To make informed decisions, one needs to understand the world in which those decisions are being made: the current task state. Both the orbitofrontal cortex (OFC) and the hippocampus (HPC) have been implicated in representing task state, but the nature of these representations, and what role each region plays, remains unclear. Recent work from our lab showed that HPC-driven neural oscillations in OFC are critical for value-guided decision making, and that value states in OFC oscillate during the deliberation process. We hypothesized that (1) both HPC and OFC robustly and flexibly represent task state while primates learn and make decisions, and (2) value state dynamics in OFC are shaped by theta oscillations originating from HPC.

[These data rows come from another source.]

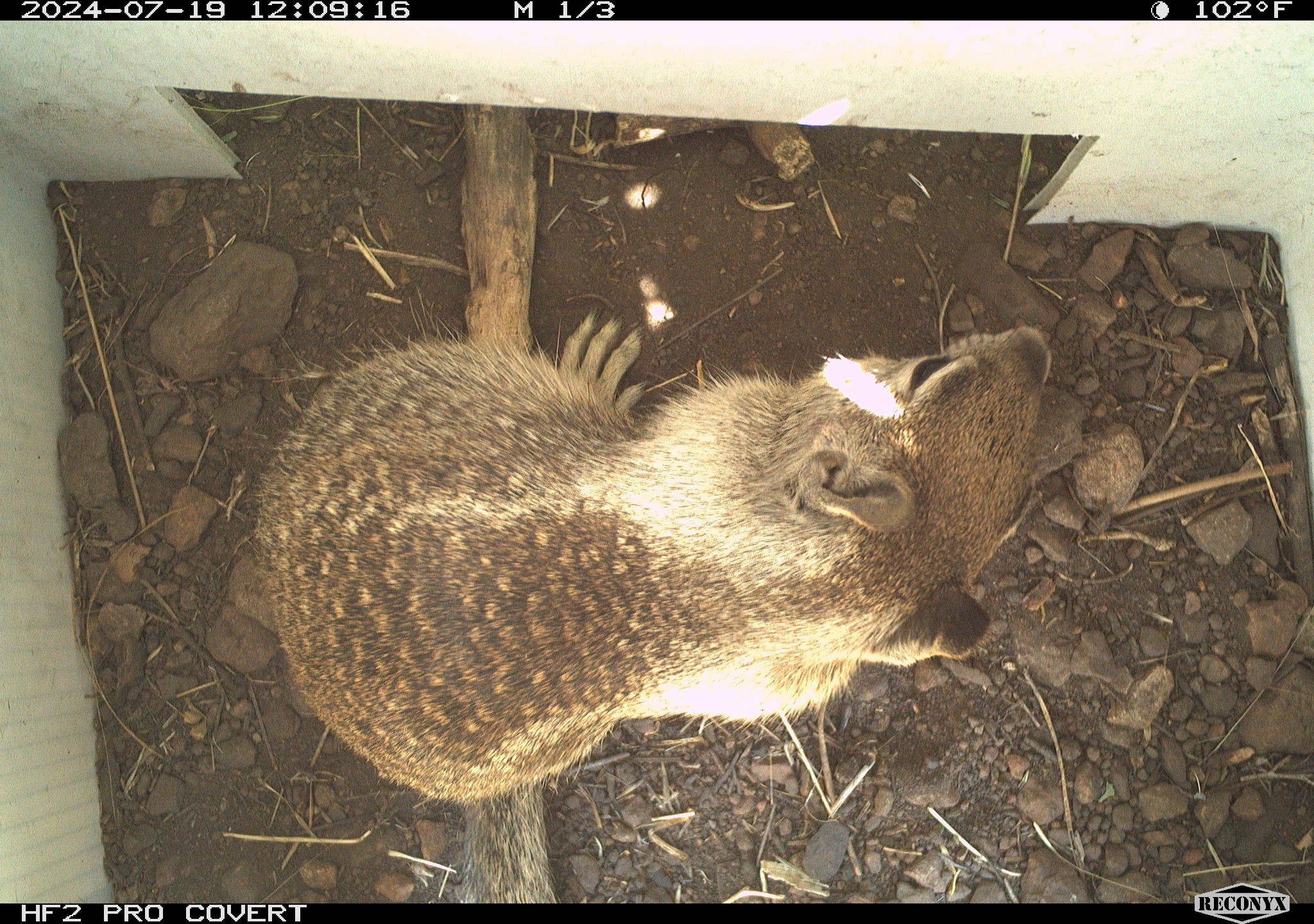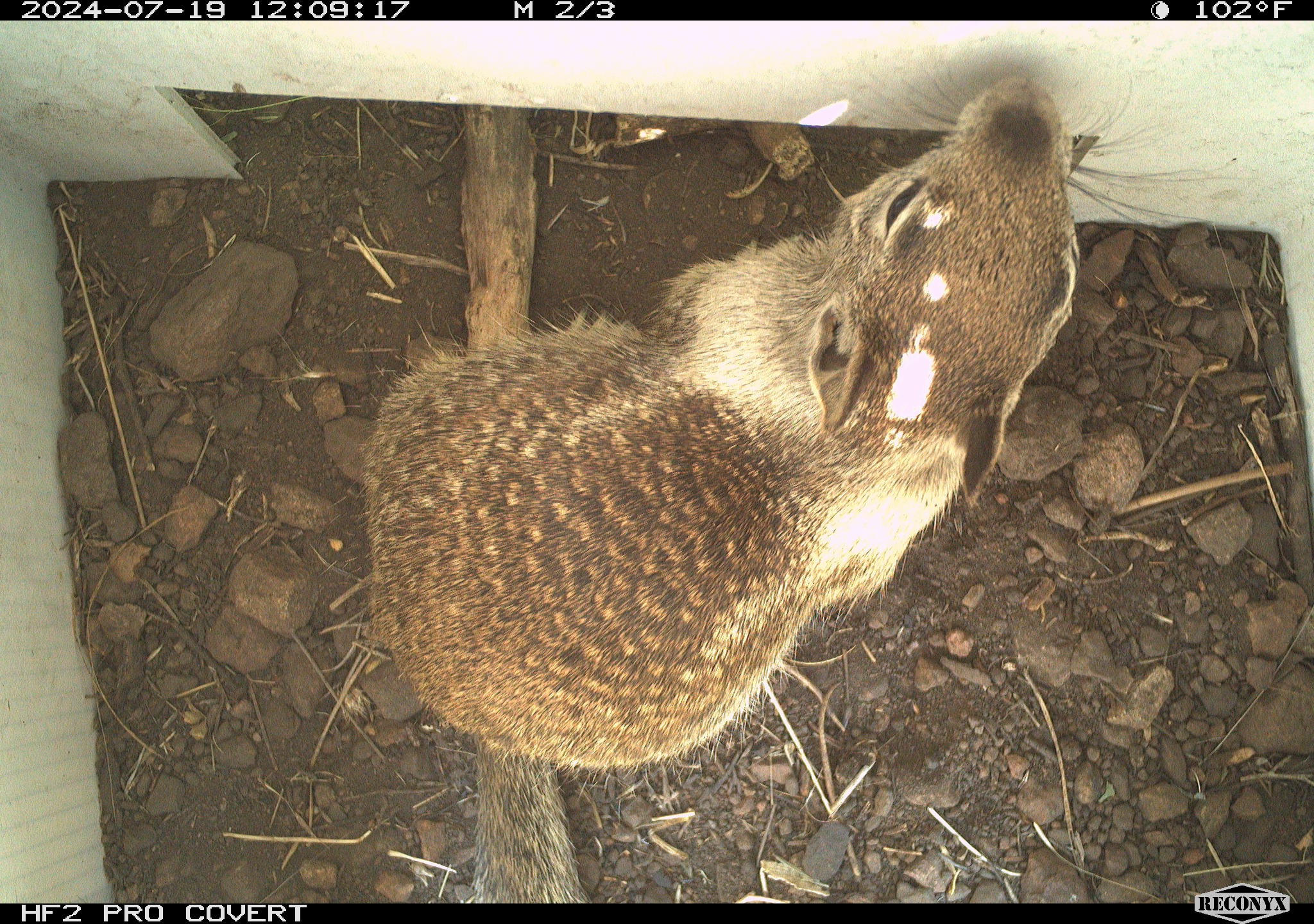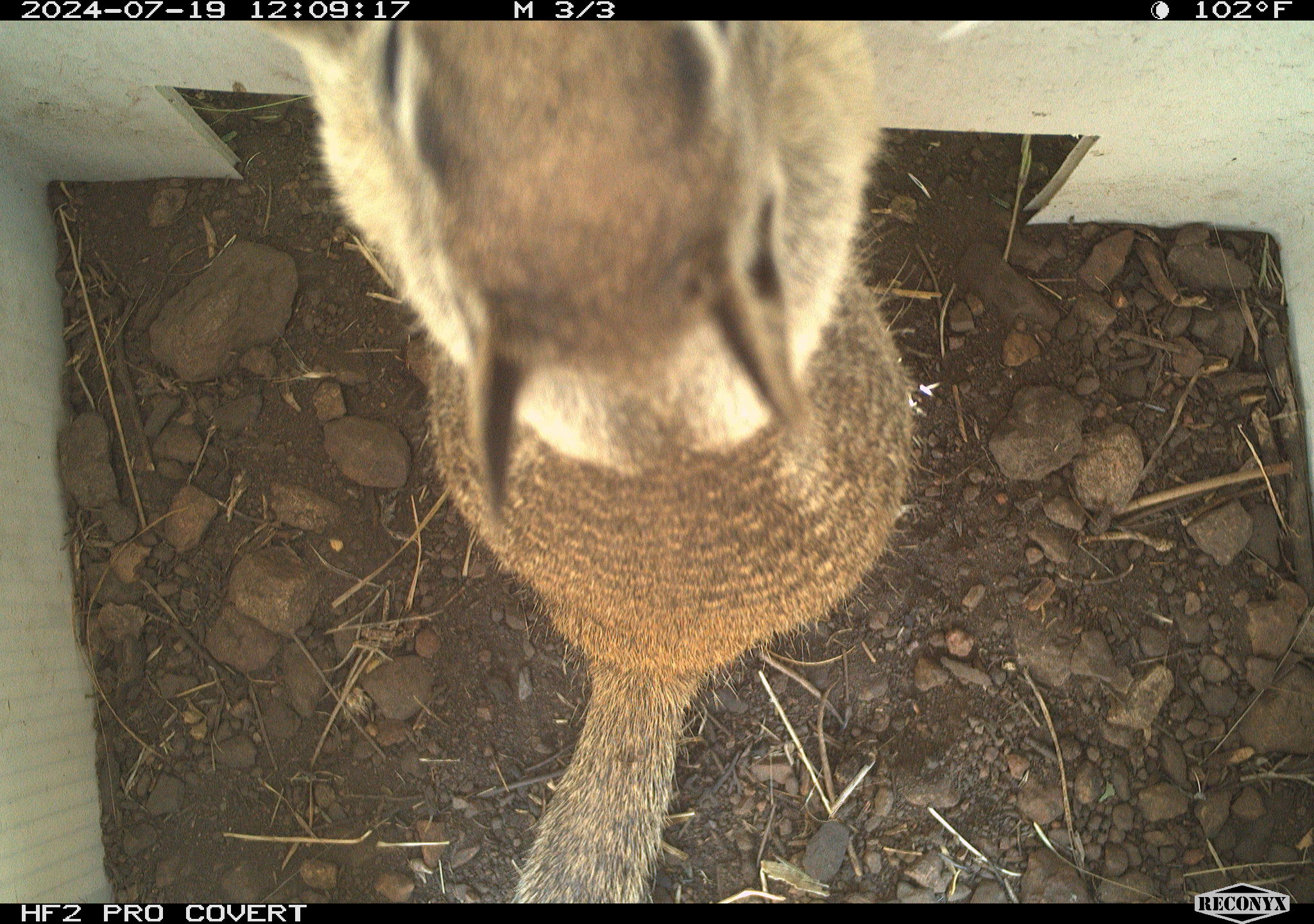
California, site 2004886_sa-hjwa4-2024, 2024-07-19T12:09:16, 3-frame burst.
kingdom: Animalia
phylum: Chordata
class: Mammalia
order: Rodentia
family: Sciuridae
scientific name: Sciuridae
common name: squirrels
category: sciuridae family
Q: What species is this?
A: Sciuridae family (squirrels) (Sciuridae).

We simultaneously recorded large populations of neurons from OFC and HPC while two monkeys performed a probabilistic reversal learning task, where reward contingencies could be captured by two task states. Using population-level decoding, we found neural representations of task state in both OFC and HPC that remained stable within each trial but strengthened with learning as monkeys adapted to reversals. Subjects also appeared to use their understanding of task structure to anticipate reversals, evidenced by anticipatory neural representations of the upcoming task state. We then decoded representations of option values from OFC neurons recorded from two other monkeys performing a value-based decision-making task. Relating decoded state dynamics to theta-filtered LFP signals in OFC, we found that value states switched independent from theta cycles, suggesting that a mechanism other than HPC-driven theta oscillations shapes the dynamics of deliberation.